We grew Rainbow Kush for the first time last year, and she’s another balanced keeper. We did not experience the color fest in our flowers that cultivar is capable of producing. It requires just the right mixture of heat, humidity and especially, cold, to bring her full colors to vision. But she’s such a pleasant plant for the body and mind, we’ll grow her again this year and see what happens. It would not suck if she turned all kinds of colors for this blog.

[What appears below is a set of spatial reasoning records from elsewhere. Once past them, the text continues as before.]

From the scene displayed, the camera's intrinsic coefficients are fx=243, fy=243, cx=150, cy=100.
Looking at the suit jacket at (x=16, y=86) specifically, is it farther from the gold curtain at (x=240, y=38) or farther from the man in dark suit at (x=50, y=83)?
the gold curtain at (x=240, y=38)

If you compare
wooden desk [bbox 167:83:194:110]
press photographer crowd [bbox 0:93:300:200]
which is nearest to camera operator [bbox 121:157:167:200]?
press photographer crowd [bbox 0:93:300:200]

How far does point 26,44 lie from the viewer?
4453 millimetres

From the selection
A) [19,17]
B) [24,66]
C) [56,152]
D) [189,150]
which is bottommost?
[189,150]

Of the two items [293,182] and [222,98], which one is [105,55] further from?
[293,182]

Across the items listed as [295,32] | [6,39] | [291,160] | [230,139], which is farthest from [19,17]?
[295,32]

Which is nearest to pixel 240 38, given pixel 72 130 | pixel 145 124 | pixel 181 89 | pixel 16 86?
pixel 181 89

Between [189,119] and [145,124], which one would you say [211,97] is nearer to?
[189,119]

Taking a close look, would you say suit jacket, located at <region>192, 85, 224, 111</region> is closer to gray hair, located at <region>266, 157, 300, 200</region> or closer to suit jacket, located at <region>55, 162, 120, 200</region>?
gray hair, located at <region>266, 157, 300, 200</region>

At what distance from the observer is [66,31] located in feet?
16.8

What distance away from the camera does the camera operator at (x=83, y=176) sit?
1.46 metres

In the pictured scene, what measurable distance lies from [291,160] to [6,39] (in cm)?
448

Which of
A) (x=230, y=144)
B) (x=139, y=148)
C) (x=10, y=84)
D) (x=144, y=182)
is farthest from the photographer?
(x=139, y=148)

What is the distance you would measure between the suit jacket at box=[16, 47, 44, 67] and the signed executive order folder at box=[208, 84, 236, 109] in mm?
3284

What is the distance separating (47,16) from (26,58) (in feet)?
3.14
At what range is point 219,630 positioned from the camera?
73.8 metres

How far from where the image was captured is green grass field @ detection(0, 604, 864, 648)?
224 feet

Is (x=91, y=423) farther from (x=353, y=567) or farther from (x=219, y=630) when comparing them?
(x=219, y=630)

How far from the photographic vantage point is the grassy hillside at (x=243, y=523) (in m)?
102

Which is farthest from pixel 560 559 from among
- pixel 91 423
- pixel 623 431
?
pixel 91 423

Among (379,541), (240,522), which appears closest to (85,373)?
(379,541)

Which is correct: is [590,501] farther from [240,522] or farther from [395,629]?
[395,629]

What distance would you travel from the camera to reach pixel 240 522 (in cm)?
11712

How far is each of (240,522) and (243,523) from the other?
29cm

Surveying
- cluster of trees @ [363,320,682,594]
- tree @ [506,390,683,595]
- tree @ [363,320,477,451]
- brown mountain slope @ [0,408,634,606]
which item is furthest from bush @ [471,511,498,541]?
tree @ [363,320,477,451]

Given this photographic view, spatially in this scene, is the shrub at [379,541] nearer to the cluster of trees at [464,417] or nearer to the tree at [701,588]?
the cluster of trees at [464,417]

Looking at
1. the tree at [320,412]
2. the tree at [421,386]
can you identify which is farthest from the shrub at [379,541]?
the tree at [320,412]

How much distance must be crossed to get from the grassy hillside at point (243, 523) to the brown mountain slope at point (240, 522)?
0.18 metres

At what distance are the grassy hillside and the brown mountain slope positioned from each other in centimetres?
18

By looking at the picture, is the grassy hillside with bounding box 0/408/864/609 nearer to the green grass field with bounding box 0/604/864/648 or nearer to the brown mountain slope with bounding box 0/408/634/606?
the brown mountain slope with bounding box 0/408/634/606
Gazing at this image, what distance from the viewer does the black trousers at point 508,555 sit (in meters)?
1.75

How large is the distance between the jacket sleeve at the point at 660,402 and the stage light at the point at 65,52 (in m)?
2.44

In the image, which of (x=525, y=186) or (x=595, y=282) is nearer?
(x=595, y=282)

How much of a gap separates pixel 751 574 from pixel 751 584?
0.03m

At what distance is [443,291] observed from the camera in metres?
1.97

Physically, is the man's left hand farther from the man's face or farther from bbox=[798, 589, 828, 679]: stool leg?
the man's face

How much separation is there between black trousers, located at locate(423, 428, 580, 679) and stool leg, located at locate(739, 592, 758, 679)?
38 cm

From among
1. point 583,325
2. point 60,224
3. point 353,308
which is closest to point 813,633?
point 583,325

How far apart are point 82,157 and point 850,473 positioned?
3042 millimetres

Finally, there is the White Widow. Many of you have had experience with this famous cultivar. She’s kind of miraculous. She gives energy and a boost of well being without any hint of a sativa clown car running amok in the brain. White Widow gives every member of our family creative energy. It’s uncanny. As a family, we are in awe of this cultivar. That she grows well here has guaranteed her a place in our crop every year. We grew two last year, and our total harvest was 5.1 pounds. By the way, the idea to grow this cultivar came from an online Extract Craft users group, comprised mostly of people in chronic pain. This is a popular cultivar in that group. In particular, people with Rheumatoid Arthritis speak highly of this plant for pain. When Karen told me this, I had seeds on the way within an hour. As a bonus, White Widow does very well growing with periodic shade.
So that’s what’s growing in the cottage right now. So far, so good. Sexing begins in five days, so some of the current cast have not long before being pulled and tossed into our green bin, pollen sacks and all.
Addendum on May 4: Just started two more feminized AC/DC. We’ve decided to grow three of this cultivar this year. The feminized White Widow and Rainbow Kush have sprouted and are standing tall.